Stream Vision Agents + Amazon Nova 2 Sonic enable real-time voice agents in minutes
Speech-to-speech model meets open-source framework for sub-500ms join times.
Building production-grade voice AI that feels natural requires orchestrating speech recognition, language models, and text-to-speech within hundreds of milliseconds. Stream's new integration combines its open-source Vision Agents framework with Amazon Nova 2 Sonic, a speech-to-speech foundation model available through Amazon Bedrock. Nova 2 Sonic accepts audio input and produces audio output directly, eliminating the need for separate STT and TTS services. It provides real-time bidirectional audio streaming, native turn detection, and function calling.
Vision Agents provides a plugin-based Python framework with 25+ integrations and client SDKs for React, iOS, Android, Flutter, and React Native. It abstracts infrastructure complexity like WebRTC connection management, automatic reconnection, and graceful degradation. Together with Stream's globally distributed edge network (sub-500ms join times, under 30ms audio latency), developers can build and deploy voice agents within minutes. The architecture keeps sensitive data in the customer's AWS account while Stream handles media transport.
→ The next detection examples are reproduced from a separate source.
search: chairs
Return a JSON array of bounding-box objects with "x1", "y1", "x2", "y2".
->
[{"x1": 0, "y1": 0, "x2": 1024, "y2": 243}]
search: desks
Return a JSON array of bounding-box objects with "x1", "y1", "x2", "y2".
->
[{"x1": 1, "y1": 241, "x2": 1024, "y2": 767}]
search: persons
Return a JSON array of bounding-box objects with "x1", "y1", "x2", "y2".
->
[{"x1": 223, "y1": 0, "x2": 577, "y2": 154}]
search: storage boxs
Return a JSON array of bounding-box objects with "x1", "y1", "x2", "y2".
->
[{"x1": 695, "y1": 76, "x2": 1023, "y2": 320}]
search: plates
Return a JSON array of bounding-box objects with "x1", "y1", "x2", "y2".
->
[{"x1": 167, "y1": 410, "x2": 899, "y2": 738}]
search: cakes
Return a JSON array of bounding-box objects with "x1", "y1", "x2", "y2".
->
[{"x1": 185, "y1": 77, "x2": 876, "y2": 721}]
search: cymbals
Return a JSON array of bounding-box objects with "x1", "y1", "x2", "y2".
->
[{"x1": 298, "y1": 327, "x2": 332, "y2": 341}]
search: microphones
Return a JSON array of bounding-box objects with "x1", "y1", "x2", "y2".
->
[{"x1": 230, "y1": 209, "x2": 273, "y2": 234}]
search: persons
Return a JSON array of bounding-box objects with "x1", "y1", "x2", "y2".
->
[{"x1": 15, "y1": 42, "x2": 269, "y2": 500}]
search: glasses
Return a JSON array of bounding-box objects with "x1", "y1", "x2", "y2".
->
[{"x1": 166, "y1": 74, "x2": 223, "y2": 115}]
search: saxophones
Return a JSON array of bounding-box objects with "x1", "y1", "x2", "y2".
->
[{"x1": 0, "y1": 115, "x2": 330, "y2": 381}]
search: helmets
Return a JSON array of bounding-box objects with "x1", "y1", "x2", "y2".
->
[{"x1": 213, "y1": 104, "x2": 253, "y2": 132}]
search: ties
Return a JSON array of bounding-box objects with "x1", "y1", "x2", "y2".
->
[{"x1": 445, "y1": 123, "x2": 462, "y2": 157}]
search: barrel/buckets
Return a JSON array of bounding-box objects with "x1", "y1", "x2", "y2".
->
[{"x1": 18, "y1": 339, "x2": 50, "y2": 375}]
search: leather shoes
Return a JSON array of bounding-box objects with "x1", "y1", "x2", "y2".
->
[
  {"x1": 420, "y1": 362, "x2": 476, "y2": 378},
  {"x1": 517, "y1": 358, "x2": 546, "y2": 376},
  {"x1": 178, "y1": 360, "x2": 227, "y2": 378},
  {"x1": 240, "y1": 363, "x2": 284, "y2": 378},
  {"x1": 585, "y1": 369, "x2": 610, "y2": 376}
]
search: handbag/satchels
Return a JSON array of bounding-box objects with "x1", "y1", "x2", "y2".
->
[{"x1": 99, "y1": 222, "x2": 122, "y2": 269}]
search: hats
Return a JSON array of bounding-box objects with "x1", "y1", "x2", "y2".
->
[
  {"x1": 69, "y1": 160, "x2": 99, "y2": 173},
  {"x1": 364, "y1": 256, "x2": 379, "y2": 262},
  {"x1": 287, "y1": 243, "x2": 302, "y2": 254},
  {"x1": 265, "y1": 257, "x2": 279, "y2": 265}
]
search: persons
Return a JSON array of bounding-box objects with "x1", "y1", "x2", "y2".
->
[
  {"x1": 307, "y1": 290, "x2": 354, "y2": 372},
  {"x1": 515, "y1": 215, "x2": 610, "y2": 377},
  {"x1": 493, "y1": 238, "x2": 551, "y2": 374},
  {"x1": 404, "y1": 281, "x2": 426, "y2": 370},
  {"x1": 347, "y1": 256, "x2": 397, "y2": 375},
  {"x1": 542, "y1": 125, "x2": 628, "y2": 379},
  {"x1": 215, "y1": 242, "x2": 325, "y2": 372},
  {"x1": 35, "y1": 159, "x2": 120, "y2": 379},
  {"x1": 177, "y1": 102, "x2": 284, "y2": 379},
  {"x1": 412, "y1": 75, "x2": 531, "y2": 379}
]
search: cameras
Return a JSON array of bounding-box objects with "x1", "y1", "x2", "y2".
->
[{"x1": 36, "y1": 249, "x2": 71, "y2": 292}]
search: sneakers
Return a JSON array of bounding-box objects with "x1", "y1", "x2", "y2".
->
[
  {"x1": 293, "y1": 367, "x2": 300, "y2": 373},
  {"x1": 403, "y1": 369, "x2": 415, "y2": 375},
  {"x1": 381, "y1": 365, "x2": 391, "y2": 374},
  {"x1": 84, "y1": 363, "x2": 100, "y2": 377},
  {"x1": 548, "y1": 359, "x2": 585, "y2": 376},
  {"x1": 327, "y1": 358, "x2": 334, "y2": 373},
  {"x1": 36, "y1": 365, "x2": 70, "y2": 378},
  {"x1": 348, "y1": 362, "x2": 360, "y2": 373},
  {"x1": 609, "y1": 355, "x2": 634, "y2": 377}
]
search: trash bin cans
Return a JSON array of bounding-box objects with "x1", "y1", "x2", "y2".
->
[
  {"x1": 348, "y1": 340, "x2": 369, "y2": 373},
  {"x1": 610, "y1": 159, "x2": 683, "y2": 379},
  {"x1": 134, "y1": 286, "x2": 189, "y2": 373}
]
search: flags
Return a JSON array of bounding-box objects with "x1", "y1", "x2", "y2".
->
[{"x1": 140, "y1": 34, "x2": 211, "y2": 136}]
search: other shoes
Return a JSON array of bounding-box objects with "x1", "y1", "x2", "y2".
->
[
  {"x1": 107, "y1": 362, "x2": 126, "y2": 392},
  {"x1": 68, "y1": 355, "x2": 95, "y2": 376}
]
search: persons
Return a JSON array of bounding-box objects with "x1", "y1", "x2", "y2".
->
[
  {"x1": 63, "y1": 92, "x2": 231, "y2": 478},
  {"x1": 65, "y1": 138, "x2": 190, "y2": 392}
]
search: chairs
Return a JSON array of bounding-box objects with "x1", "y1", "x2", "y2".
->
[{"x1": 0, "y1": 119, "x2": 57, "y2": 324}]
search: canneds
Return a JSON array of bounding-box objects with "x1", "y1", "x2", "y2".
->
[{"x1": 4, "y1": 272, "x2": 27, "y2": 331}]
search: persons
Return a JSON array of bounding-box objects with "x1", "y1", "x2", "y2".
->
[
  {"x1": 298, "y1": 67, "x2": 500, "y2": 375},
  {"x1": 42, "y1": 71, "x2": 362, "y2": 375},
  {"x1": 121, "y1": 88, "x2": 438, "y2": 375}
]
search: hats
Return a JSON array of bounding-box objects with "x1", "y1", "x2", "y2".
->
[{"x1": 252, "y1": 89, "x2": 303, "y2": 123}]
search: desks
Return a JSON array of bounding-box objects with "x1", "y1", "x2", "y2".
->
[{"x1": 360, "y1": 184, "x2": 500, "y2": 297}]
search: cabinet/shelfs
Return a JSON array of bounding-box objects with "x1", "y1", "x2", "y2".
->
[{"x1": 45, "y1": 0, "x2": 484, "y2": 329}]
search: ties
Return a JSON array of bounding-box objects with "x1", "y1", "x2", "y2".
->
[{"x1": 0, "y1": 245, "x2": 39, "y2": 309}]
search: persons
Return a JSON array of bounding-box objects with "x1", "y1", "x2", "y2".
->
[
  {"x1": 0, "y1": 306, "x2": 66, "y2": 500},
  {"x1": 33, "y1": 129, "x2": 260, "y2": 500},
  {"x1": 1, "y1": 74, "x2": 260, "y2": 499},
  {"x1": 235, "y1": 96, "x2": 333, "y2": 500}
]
- Amazon Nova 2 Sonic handles full speech-to-speech pipeline, no separate STT/TTS needed
- Stream Vision Agents provides open-source framework with 25+ integrations, client SDKs for major platforms
- Edge network delivers sub-500ms join times and under 30ms audio latency for natural conversation flow
Why It Matters
Voice AI apps can now go from concept to production in minutes without building custom real-time infrastructure.